The NCYE driver only has 2 option, reporting humidity and reporting temperature. I can set them to various time lengths, percent changes, or disabled. I had them disabled. So that part worked. But they were still being sent on every motion active event. There wasn't an option specifically for sending on Motion events, they just did it.
But you see Zigbee messages in Logs with motion, right? Did verify that their data contains no temperature information, or are you just basing this on the fact that no events were generated? There isn't going to be an event regardless of this logging setting; that was just to see what the data contained. If you aren't sure, share it here, and someone can take a look.
Here's a screen shot of the NYCE driver. Below that is the log file of a single active/inactive. If I change the drive to generic I don't see all that extra stuff.
I don't see any actual debug logging there, which is unusual if the setting is enabled (maybe hit "Save" just to make sure?). In any case, it does look like the device (driver) said it responded to the configuration, so if the data is still coming in, that leaves at least my one guess above as unlikely.
You may want to reset the baseline. Here's a scenario I read seems to happen often enough:
User adds a device to HE - and HE attempts to use a driver it deems is a close match.
The driver puts temp/humidity/illumination and or motion methods for a device that may not actually have 4 sensors.

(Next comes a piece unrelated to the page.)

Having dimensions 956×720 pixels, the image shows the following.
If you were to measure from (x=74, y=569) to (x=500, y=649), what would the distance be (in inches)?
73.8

Later, you switch the driver - lets say to 'Generic Zigbee Motion'. In your device screen you still see attributes for all four - even tho the new driver is just doing motion now.

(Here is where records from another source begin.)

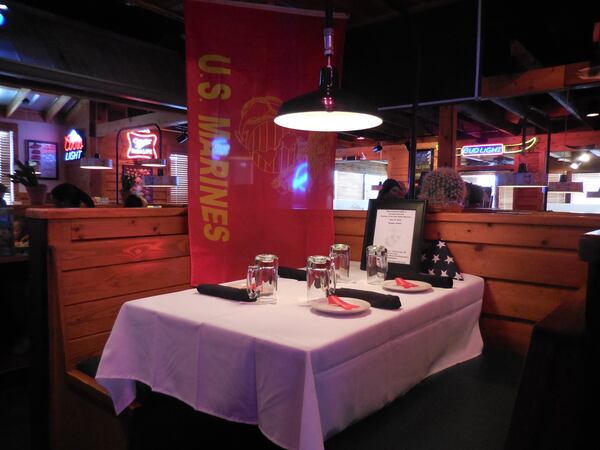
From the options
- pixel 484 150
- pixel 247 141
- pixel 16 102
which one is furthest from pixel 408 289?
pixel 16 102

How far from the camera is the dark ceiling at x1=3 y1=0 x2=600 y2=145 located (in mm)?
3289

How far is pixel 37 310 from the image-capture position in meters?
2.20

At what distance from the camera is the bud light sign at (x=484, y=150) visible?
31.2 feet

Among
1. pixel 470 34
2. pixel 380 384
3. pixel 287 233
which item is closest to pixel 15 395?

The solve is to blow all attributes. By changing the driver to 'Device' 
then save it.
Go back into the device and now there are a number of buttons:
Mash all the buttons - one at a time.
Now click save once again.
Repeat the process and set the driver back to 'Generic Zigbee Motion (notemp)' or whatever it was. The attributes left are only the attributes of the active driver - no 'ghost' attributes remain. The HE community has been using this 'trick' for years to clear up some of these types of issues.

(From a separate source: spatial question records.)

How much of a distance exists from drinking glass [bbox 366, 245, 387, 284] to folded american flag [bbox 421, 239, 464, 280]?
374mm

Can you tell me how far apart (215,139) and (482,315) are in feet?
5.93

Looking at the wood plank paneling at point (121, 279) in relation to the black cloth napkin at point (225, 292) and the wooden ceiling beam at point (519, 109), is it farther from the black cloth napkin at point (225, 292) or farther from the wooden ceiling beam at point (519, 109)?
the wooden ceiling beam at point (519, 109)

Regarding what is reported by the device - all I can say is 'read the box'. I don't know any way to get an actual report of what sensors a device has in reality. An example comes to mind - Third Reality Outlets. The driver that comes up initially has a power consumption attribute - even tho the model I had didn't provide a power value. I used the 'Driver' technique I just described, then used the 'Generic Zigbee Outlet' and I was clean.
Another reason this is important - drop downs. If a device driver reports that a driver supports a method - say 'Illumination' - the device will show up when an App has drop downs that sort for that attribute - even if the device doesn't actually do it. It's a PITA.
In some cases you need to have a custom driver - I always relied on giants like @kkossev for stuff - he for example is a low level driver guy for a lot of Tuya/Chinese type stuff and his work is amazing! GL.